◆ Study text:
# How to implement a exponential of a hamiltonian, but non-unitary, matrix in QISKIT?

I need a way to implement exponential of a matrix so that I can create a gate that is analogous to rotation using that matrix, similar to how rotation in the $$x$$ axis uses the Pauli-$$X$$ gate. This is one of the matrices that I want to implement the exponential.

$$A = \frac{1}{2\sqrt{2}}\begin{pmatrix} 0 & 1 & 1 & 0\\ 1 & 0 & 0 & 1\\ 1 & 0 & 0 & 1\\ 0 & 1 & 1 & 0 \end{pmatrix}$$

I want to to make a circuit that computes $$e^{i \phi A}$$

Hamiltonian needs to be Hermitian not unitary. Matrix $$A$$ is Hermitian so it can be exponentiated using the classes in qiskit's opflow.

Note that, your matrix can be written as $$A = \frac{1}{2\sqrt{2}}(I \otimes X + X \otimes I)$$

So the following circuit computes $$e^{-i \phi A}$$

from qiskit.opflow import I, X
from qiskit.opflow import PauliTrotterEvolution, Suzuki
from qiskit.circuit import Parameter
from numpy import sqrt

_const = 1 / (2 * sqrt(2))

◆ Page-level text extractions:
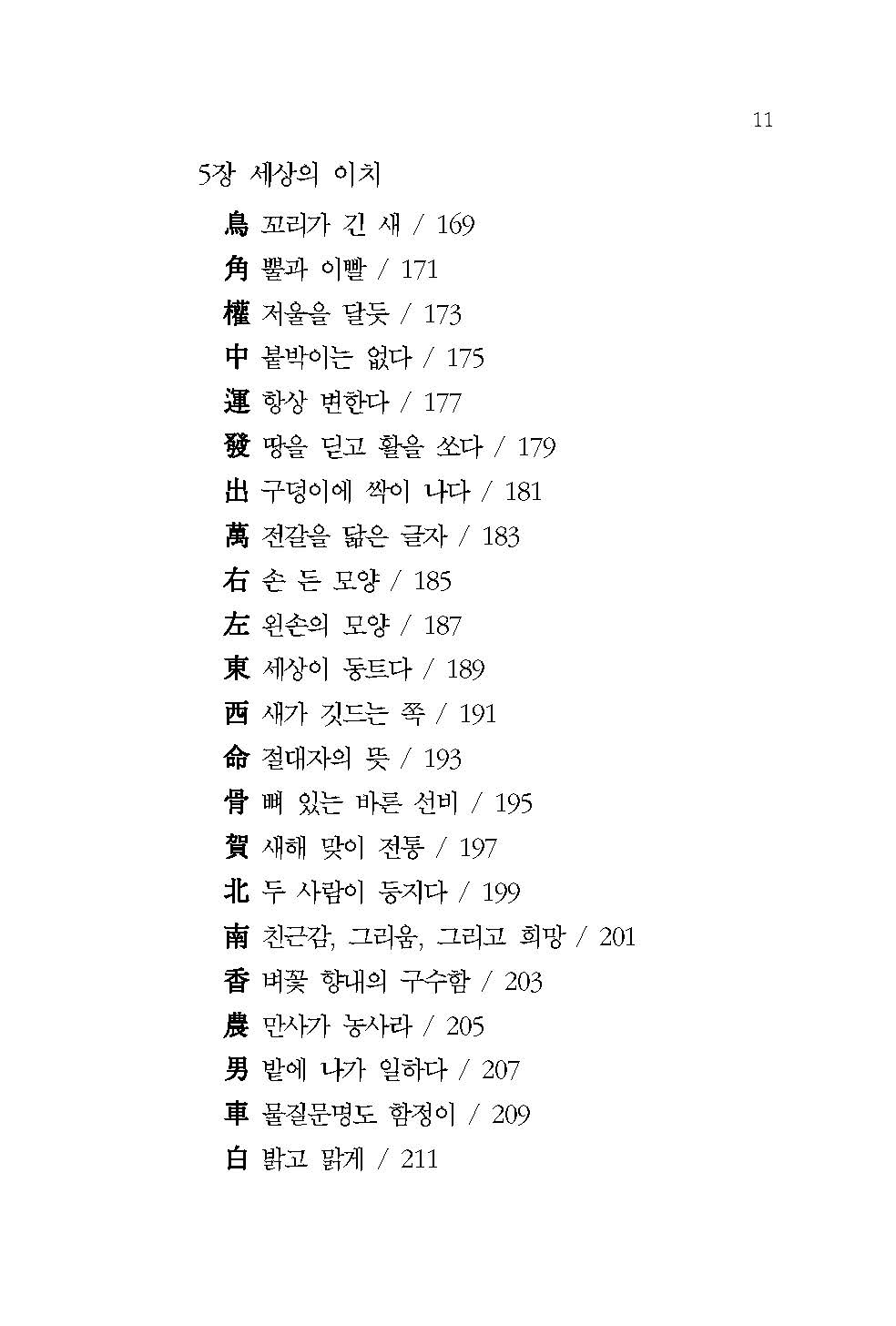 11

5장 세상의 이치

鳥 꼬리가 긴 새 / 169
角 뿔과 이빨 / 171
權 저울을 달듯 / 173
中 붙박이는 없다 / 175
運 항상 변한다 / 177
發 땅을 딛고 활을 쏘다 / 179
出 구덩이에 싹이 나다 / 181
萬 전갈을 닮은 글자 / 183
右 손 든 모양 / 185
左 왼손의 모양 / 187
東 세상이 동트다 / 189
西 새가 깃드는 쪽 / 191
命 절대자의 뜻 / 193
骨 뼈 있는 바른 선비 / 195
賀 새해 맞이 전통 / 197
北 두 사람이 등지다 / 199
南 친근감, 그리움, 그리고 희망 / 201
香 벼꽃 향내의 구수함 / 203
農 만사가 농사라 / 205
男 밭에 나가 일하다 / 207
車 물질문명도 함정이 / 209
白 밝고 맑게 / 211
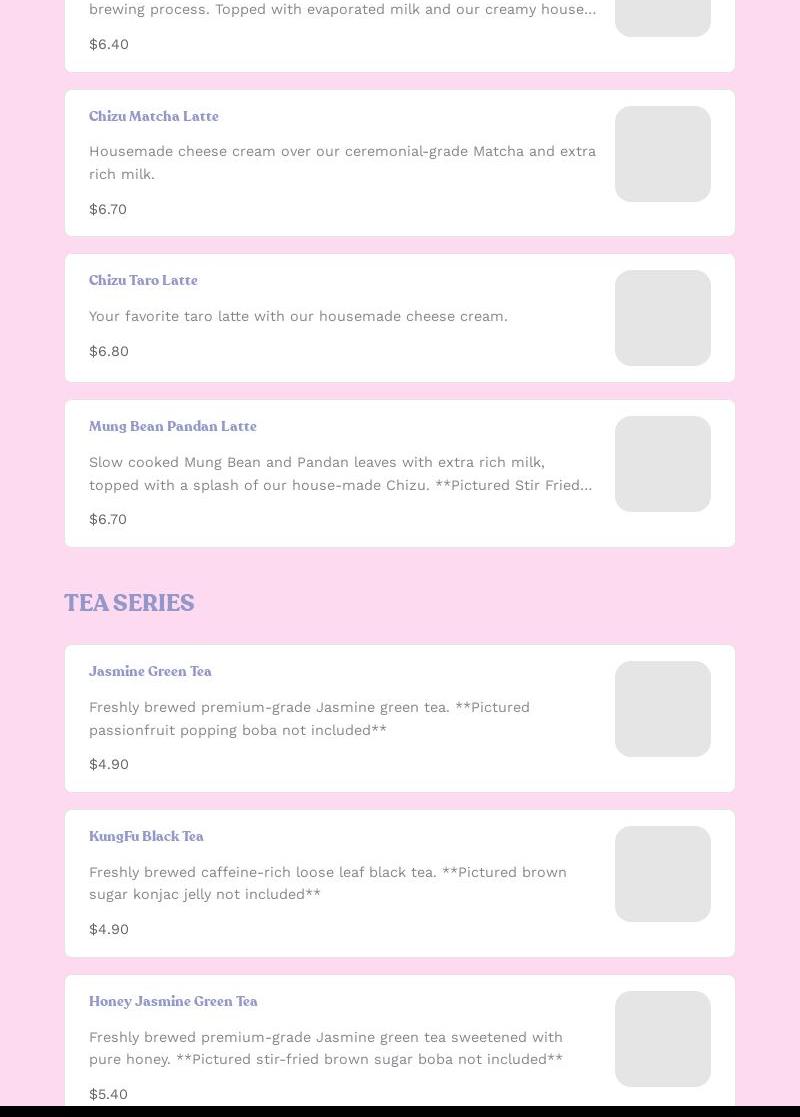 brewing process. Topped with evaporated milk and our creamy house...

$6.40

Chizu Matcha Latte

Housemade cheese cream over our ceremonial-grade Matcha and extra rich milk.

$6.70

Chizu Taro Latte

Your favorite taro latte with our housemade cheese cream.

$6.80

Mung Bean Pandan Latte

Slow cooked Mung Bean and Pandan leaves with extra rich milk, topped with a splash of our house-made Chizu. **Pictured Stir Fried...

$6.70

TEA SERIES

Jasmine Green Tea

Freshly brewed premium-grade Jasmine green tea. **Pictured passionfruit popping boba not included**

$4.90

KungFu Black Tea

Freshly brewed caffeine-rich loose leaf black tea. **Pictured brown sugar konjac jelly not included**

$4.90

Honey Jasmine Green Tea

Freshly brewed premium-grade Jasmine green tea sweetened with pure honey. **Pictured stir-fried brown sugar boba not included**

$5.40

◆ To do:
#1 According to the Qiskit thread, why can matrix $$A$$ be exponentiated with the classes in qiskit's opflow even though it is not unitary?
#2 Continue the Qiskit thread from the point where it stops.

◆ Answers provided:
#1 A Hamiltonian needs to be Hermitian, not unitary. Because matrix $$A$$ is Hermitian, it can be exponentiated using the classes in qiskit's opflow.

#2
A = _const * (I ^ X) + _const * (X ^ I)

phi = Parameter('ϕ')

evolution_op = (phi * A).exp_i() # exp(-iϕA)

trotterized_op = PauliTrotterEvolution(trotter_mode = Suzuki(order = 1)).convert(evolution_op)
circ = trotterized_op.to_circuit()
circ.draw('mpl')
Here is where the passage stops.